[Spatial relationship lines]
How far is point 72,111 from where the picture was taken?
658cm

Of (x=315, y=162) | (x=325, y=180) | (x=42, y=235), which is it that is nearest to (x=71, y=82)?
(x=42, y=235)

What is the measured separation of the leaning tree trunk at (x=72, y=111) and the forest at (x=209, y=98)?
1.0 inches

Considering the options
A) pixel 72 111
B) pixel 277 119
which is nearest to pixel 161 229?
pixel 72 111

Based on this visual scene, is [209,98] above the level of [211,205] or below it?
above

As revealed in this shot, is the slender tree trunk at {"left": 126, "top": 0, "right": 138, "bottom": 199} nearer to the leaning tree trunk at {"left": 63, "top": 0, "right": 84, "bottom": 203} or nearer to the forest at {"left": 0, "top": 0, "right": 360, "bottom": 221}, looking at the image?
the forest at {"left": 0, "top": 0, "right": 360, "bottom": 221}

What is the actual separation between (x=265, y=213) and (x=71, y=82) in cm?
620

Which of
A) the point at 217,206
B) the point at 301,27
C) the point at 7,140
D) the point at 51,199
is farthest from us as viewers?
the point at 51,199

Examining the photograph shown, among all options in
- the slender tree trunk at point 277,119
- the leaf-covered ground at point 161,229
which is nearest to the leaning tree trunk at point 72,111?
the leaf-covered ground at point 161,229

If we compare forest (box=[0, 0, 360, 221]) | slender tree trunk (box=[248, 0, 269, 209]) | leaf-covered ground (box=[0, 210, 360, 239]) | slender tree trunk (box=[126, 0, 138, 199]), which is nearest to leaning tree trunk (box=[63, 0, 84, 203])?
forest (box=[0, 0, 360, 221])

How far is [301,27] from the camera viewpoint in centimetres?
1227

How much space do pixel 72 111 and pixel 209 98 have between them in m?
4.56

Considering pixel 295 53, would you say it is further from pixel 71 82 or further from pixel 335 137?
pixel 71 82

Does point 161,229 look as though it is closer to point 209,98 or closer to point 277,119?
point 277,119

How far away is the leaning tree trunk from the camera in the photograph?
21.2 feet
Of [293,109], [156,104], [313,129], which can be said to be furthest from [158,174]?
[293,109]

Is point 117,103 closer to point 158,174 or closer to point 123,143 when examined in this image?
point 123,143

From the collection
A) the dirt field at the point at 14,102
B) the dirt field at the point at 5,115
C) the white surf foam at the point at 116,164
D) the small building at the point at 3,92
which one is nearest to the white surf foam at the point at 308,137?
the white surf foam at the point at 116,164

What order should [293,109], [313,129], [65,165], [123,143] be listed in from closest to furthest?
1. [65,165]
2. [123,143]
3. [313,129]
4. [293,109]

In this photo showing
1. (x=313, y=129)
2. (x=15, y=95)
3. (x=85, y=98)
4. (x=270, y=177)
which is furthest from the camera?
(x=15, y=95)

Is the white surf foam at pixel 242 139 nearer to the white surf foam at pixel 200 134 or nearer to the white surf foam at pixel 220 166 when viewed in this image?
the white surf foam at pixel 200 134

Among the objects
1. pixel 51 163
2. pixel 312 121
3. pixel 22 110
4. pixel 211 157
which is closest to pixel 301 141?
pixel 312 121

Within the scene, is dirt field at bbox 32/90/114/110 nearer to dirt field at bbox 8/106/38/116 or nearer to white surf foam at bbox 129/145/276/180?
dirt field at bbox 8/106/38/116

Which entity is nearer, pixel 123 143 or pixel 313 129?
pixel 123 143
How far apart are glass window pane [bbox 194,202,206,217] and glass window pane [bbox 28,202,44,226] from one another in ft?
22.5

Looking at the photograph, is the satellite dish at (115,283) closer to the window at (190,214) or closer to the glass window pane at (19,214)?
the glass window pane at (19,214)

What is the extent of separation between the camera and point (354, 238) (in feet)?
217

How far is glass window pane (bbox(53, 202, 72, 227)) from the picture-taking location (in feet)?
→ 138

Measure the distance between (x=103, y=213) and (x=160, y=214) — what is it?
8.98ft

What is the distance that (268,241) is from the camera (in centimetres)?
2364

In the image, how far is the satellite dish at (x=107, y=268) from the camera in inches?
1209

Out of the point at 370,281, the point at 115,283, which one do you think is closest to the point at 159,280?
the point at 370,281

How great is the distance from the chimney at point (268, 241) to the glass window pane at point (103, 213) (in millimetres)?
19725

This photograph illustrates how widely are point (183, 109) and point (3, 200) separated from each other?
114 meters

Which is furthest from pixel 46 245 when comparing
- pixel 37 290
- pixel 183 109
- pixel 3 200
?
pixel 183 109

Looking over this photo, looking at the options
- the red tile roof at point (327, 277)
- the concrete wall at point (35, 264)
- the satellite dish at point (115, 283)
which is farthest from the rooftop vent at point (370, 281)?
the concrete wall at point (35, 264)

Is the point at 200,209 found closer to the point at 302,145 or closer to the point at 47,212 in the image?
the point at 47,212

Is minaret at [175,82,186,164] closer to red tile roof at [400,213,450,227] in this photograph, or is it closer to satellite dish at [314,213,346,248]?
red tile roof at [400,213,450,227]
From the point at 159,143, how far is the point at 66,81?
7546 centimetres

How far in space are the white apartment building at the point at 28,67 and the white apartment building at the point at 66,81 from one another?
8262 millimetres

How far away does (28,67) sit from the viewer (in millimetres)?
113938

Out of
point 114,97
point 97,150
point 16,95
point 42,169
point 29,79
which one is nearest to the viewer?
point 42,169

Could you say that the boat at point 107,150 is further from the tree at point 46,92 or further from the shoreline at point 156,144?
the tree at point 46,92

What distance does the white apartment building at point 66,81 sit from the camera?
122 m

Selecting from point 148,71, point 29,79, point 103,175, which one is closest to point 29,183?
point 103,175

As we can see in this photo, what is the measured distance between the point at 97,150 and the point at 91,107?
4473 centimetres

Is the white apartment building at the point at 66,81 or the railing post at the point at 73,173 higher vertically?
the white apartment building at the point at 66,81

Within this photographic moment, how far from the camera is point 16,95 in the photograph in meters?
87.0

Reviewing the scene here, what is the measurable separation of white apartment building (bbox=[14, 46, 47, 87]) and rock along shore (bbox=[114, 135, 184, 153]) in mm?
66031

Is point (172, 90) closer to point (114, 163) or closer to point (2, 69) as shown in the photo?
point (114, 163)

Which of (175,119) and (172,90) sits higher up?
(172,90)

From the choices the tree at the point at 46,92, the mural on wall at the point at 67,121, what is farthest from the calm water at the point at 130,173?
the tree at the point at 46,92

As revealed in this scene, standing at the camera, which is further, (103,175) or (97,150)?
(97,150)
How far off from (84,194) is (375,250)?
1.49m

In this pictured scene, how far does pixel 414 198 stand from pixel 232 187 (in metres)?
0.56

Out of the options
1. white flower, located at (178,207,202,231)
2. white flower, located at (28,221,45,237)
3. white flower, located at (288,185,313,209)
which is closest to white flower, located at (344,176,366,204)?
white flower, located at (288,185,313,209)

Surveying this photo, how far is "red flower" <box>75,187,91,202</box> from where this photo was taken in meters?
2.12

--

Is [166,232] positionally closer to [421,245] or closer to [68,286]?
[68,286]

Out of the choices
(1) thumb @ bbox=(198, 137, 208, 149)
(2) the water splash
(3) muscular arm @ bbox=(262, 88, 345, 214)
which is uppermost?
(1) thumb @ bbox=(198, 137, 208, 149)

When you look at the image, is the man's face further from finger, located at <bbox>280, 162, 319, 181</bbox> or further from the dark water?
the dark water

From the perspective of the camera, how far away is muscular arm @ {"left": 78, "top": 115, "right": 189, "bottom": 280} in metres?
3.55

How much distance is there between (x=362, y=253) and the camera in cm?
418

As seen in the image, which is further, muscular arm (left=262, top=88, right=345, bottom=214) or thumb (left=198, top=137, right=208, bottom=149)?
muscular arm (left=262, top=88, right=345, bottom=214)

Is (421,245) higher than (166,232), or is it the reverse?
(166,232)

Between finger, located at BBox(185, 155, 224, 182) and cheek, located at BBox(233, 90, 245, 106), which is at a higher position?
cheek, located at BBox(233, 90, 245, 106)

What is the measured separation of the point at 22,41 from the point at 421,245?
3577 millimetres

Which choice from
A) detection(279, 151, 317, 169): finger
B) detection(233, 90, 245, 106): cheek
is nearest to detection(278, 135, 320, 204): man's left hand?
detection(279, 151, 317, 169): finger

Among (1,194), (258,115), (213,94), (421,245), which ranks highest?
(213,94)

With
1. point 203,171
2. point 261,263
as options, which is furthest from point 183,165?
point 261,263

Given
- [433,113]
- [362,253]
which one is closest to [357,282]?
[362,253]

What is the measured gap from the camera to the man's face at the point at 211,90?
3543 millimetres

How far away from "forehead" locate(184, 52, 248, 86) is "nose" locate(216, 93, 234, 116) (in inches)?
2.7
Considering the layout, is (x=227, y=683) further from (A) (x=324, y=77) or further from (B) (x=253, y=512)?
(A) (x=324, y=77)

*Task prompt*
Can you update the lines from the one that has "When you look" through the one that has "3577 millimetres", changing "the camera" to "the viewer" with nothing else altered, and return only those lines?

*Task result*
When you look at the image, is the man's face further from finger, located at <bbox>280, 162, 319, 181</bbox> or further from the dark water?
the dark water

From the perspective of the viewer, how far away is muscular arm @ {"left": 78, "top": 115, "right": 189, "bottom": 280} in metres?
3.55

How much distance is there between (x=362, y=253) and the viewer in cm?
418

As seen in the image, which is further, muscular arm (left=262, top=88, right=345, bottom=214) or thumb (left=198, top=137, right=208, bottom=149)?
muscular arm (left=262, top=88, right=345, bottom=214)

Is (421,245) higher than (166,232), or is it the reverse?
(166,232)

Between finger, located at BBox(185, 155, 224, 182) and cheek, located at BBox(233, 90, 245, 106), which is at a higher position?
cheek, located at BBox(233, 90, 245, 106)

What is the measured separation of the point at 22,41 from the point at 421,245?
3577 millimetres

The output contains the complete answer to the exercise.